The dollar looked poised to close out the year with a second consecutive monthly decline, consistent with the prevailing view that the stars have aligned for a 2021 characterized by a weaker greenback.
By now, the narrative (or, if you think your tasseography is more sophisticated than the next person’s, you can substitute “thesis” for “narrative”) is familiar. The Fed’s determination to keep real rates low and financial conditions loose, alongside fiscal largesse in D.C., will undermine the dollar.
At the same time, vaccine distribution across the developed world will usher in a return to normalcy, bolstering pro-cyclical assets.

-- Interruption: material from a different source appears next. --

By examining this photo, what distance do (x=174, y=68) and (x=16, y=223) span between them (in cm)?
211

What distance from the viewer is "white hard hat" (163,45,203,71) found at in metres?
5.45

That should undercut the appeal of safe havens and reinvigorate global trade, travel, and commerce.
A weaker dollar feeds into the reflation trade, which can then feed back into more dollar weakness, in a virtuous loop — for risk assets, anyway.

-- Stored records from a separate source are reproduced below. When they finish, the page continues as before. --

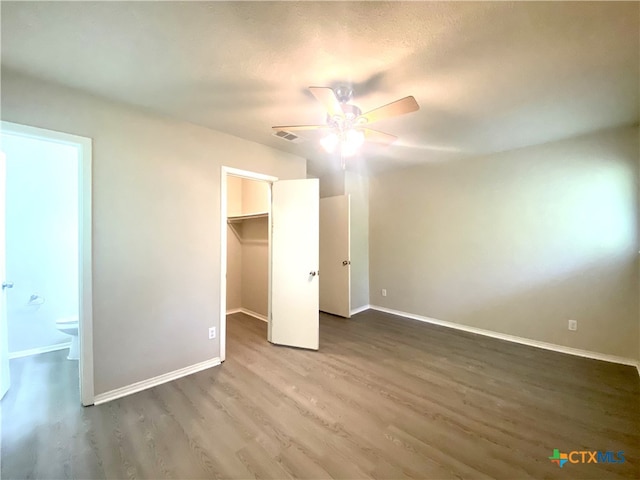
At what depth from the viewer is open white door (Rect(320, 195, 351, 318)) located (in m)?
4.21

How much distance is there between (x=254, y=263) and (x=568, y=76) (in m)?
4.18

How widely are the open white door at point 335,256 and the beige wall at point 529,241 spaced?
0.89 m

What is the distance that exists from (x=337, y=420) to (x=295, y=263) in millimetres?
1670

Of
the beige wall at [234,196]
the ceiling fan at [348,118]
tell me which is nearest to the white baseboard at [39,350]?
the beige wall at [234,196]

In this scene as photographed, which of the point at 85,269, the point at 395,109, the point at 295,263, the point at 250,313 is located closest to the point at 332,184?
the point at 295,263

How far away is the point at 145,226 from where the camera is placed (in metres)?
2.28

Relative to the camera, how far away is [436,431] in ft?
5.80

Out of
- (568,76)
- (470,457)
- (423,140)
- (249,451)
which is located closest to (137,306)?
(249,451)

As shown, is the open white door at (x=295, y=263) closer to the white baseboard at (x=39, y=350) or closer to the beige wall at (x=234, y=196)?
the beige wall at (x=234, y=196)

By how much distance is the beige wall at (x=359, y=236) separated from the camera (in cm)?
456

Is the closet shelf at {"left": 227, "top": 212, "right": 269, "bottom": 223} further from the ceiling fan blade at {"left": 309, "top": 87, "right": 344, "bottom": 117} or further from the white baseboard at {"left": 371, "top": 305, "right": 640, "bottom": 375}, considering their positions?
the white baseboard at {"left": 371, "top": 305, "right": 640, "bottom": 375}

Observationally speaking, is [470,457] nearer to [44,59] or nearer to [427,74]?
[427,74]

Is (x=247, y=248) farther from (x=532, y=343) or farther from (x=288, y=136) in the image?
(x=532, y=343)

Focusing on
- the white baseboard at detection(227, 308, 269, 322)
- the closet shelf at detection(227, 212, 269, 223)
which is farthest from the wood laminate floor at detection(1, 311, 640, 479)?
the closet shelf at detection(227, 212, 269, 223)
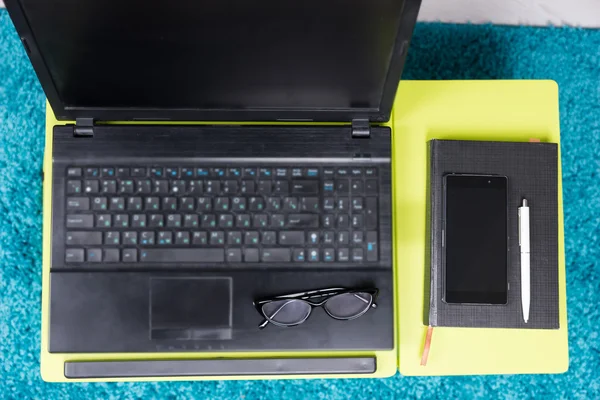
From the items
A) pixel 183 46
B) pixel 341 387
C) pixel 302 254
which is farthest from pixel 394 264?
pixel 183 46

There are variations on that narrative, but that’s the gist of it.
“Through the lens of US asset market outperformance, a consensus view into 2021 is that the US dollar is overvalued after a long stretch of American exceptionalism,” AxiCorp’s Stephen Innes said Tuesday.

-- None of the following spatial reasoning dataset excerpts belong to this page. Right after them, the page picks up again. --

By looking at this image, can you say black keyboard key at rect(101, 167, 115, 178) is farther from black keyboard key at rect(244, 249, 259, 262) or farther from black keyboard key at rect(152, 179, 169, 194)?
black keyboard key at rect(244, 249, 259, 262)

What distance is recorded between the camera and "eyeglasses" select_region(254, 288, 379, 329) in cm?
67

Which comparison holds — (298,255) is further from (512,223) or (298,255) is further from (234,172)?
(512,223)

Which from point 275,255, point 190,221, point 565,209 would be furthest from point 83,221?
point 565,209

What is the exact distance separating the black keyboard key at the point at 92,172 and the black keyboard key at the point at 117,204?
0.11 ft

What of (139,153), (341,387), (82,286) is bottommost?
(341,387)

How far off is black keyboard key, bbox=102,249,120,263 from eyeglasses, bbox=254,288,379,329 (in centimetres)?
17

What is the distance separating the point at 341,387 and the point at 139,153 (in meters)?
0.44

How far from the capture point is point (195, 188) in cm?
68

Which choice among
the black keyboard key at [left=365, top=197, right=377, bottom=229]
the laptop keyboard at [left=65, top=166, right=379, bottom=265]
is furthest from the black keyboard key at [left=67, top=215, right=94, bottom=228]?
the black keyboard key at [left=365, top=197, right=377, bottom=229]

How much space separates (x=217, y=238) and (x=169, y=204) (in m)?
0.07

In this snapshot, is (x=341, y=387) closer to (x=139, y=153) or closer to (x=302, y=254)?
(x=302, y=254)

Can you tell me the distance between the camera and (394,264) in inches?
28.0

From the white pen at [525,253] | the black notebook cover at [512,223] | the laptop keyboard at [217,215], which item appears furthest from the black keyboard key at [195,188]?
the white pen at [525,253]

“Fed rate cuts have eroded the USD carry advantage, while their new average inflation targeting framework should keep (real and nominal) rates low for several years,” he added, before noting that “simultaneously, a recovering global economy should weigh on the safe-haven dollar demand through various channels like higher stocks and commodity prices.”
When you throw in the Fed’s outcome-based forward guidance (on both rates and QE), along with the familiar twin deficit structural bear thesis, you’re left with a perfect storm for dollar weakness. Specs seem to believe it (figure above).
Note that I’m just parroting consensus here. As we all know, consensus narratives have a pernicious habit of going woefully awry, and they always (always) sound compelling ahead of time.
It’s only with the benefit of hindsight that the flaws show up.